It was in the early 1980s and Baker, an established slugger for the Los Angeles Dodgers, was in the batter's box against Cincinnati Reds right-hander -- and noted changeup artist -- Mario Soto.
Soto could dial up 92 mph with his fastball, but his changeup was a different animal -- an unforgiving animal. With tiny swords for teeth.
It looked like a fastball from the beginning of Soto's windup. Soto's sped-up arm action indicated it was a fastball. It came out of his hand with the rotation of a fastball.
It was not a fastball. It was an 82-mph changeup.
"Mario threw me one, and my whole left arm almost came out of the socket," Baker said. "The umpire said, 'Get in here and hit,' and I'm trying to put my arm back in the socket."
The "almighty equalizer"
The concept of the changeup is simple. Since many Major League pitchers reach the low, mid and upper 90s with fastballs, they will fool hitters who guess fastball and time their swings on a pitcher's release with softer stuff -- as long as the ball leaves the hand looking like a fastball.
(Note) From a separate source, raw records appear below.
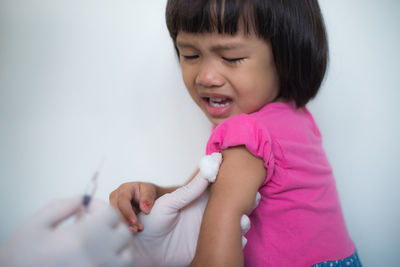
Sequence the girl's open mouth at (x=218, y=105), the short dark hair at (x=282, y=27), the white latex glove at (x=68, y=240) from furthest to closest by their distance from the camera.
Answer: the girl's open mouth at (x=218, y=105) < the short dark hair at (x=282, y=27) < the white latex glove at (x=68, y=240)

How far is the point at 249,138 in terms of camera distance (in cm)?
61

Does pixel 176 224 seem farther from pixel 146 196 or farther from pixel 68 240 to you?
pixel 68 240

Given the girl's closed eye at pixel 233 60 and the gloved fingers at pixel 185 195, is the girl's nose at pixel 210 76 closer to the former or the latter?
the girl's closed eye at pixel 233 60

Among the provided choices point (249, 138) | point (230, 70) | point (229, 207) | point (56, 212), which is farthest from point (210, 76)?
point (56, 212)

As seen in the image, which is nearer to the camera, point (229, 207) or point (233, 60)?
point (229, 207)

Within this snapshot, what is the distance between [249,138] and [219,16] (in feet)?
0.82

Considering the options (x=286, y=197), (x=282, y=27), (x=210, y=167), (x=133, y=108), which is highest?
(x=282, y=27)

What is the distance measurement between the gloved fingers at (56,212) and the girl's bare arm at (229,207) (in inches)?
10.0

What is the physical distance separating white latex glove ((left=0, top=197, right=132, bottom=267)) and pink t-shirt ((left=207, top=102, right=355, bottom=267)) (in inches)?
11.4

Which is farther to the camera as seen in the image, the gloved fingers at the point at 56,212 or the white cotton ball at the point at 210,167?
the white cotton ball at the point at 210,167

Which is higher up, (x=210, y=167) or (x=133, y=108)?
(x=133, y=108)

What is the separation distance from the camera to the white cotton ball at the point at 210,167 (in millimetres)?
602

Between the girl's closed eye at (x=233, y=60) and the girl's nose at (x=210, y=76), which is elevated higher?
the girl's closed eye at (x=233, y=60)

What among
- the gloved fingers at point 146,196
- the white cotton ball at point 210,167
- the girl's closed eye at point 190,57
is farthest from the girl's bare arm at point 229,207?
the girl's closed eye at point 190,57
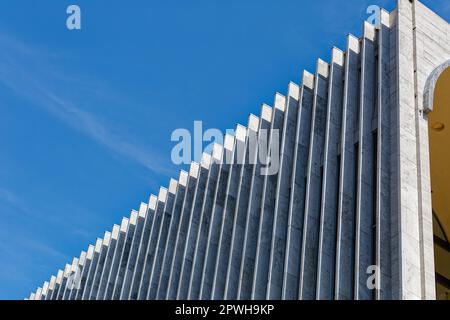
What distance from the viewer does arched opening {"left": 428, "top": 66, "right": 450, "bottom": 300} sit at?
3222 cm

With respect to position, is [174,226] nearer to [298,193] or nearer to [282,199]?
[282,199]

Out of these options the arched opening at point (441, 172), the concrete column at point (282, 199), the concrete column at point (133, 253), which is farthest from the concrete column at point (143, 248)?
the arched opening at point (441, 172)

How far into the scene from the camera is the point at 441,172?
3697 cm

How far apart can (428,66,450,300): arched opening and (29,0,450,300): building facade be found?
7 centimetres

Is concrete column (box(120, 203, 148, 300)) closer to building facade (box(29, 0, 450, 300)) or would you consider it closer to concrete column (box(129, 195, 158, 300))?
concrete column (box(129, 195, 158, 300))

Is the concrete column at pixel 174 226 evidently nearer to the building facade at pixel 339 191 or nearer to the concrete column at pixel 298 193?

Rangers pitching coach Mike Maddux, whose brother, Greg, had one of the best changeups in baseball history, said he has worked with all of the pitchers on the Texas staff to hone and implement a changeup, because he knows how valuable it can be.
"The changeup is the almighty equalizer," Mike Maddux said. "If you don't have velocity to beat guys, how do you make your fastball better? By being more effectively slow.
"So you first look at how they're wired. Some guys are wired to throw everything real hard, so you have to take a different grip. Some guys have touch and feel, so you can do something else. But the idea is that they're swinging at your arm. We have to get the arm speed up and let the grip do the work for us."
A lot of pitchers use a "circle" grip, which, in varying methods, has the pitcher making some form of a circle with his thumb and forefinger to cradle the ball in his hand while draping however many more fingers over the seams that it takes for him to feel comfortable and be able to throw it with the same arm action and same command.
"Whatever it takes," Maddux said. "It's all about taking the velocity off the ball while maintaining our arm speed. Some guys use two fingers. Some guys use three or four. There are Vulcan grips, the 'Fosh' ball, which is what Mike Boddicker used to call his, or whatever. Guys make up their own. Whatever works."
"It just floats"
You'd think it would be easy to hit a changeup if you knew it was coming, and you'd think it'd be even easier to hit a changeup if you knew it was coming and you used to catch the guy throwing it. Well, not so much.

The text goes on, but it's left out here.